Recent analysis from the Encyclopedia of DNA Elements (ENCODE) project (GRCh38, Ensembl79) indicates that most of the human genome is transcribed and consists of ~60,000 genes (~20,000 protein-coding genes, ~16,000 long non-coding RNAs (lncRNAs), ~10,000 small non-coding RNA and 14,000 pseudogenes). Although this gene inventory will change with further analysis, the number of protein-coding genes is surprisingly low given the proteomic complexity that is evident in many tissues, particularly the central nervous system (CNS). High resolution mass spectrometry studies have identified peptides encoded by most of these annotated genes, but the number of isoforms expressed from this gene set has been estimated to be at least 5–10-fold higher. For example, long-read sequence analysis of adult mouse prefrontal cortex neurexin (Nrxn) mRNAs indicates that only three Nrxn genes produce thousands of isoform variants.
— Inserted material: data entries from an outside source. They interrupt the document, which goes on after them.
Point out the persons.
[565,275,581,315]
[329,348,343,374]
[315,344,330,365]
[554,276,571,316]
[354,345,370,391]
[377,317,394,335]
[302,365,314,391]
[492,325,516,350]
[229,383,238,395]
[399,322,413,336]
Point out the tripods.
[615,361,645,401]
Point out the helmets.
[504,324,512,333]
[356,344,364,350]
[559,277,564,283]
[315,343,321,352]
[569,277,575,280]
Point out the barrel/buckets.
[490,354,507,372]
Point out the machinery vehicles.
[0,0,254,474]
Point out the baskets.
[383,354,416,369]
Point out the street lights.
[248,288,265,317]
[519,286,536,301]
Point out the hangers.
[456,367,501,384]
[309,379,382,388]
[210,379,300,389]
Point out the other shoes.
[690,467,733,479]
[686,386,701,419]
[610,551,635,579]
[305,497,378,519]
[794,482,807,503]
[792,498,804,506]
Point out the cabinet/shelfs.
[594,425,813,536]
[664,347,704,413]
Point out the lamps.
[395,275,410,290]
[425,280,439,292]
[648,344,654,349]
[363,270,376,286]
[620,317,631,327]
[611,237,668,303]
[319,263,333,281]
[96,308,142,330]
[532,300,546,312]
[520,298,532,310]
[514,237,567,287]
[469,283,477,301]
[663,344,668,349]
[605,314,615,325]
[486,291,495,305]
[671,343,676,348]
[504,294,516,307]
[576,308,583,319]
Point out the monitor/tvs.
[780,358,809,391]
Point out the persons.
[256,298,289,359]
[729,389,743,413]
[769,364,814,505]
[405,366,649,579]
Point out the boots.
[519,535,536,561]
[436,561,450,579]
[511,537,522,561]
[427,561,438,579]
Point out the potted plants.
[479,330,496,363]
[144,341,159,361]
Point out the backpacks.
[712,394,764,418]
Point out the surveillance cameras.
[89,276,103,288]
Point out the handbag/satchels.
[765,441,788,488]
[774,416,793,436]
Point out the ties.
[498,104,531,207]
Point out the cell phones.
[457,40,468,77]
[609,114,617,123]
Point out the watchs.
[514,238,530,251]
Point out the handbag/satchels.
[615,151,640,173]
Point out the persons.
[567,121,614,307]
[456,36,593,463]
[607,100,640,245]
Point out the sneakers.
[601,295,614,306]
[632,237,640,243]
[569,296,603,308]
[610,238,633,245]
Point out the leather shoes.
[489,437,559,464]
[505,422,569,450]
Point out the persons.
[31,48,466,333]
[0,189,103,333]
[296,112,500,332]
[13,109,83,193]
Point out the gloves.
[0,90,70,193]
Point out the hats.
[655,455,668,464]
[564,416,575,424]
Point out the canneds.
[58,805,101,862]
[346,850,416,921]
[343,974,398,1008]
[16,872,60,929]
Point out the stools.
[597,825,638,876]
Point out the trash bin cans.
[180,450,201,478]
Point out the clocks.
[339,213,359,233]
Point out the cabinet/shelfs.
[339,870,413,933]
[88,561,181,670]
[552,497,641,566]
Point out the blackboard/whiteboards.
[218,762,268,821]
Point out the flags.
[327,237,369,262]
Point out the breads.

This diversity is primarily generated by alternative splicing, with >90% of human protein-coding genes producing multiple mRNA isoforms.Here are some of the problems I have with this introduction. My opinions on these issues differ from those of the authors.
- I think that pseudogenes are not genes.
- I think there are NOT ~16,000 lncRNAs and ~10,000 small-noncoding RNA genes. Instead, there are approximately this many putative or predicted genes, many of which will undoubtedly turn out not to be genes. Some of them will be pseudogenes.
- I don't think there's a discrepancy between the known number of protein-coding genes and proteomic complexity; therefore, it is misleading to say that the number of protein-coding genes is "surprisingly low."
- I'm pretty sure that nobody has ever proposed a truly scientific "estimate" of isoforms showing that the number should be 5-10-fold higher than the number of genes. This is all speculation and guesswork based mostly on deflated egos.
- It is not true that >90% of human genes produce multiple mRNA isoforms by alternative splicing. What IS true is that for every human gene researchers have detected low levels of non-canonical splice events upon careful analysis of the transcriptome. We do not know whether these represent true biologically relevant alternative splicing or simply splicing errors. All available evidence suggests that the vast majority are splicing errors.
But surely there has to be a better way of expressing this opinion to make it clear that they aren't stating facts but just their own personal views based on their own interpretation of the literature? This becomes very important if there's widespread scientific controversy over some of these opinions. (It's not so important if there's widespread agreement, or consensus, in the scientific community. In those cases, you aren't obliged to mentions alternative views held by kooks.)
I believe that scientists have an ethical obligation to distinguish between fact and opinion and to make it very clear in their writings which is which. I don't know whether Scotti and Swanson know about the controversial aspect of their statements and are deliberately avoiding any mention of them, or whether they actually believe that their statements are factual. Either way, we have a problem.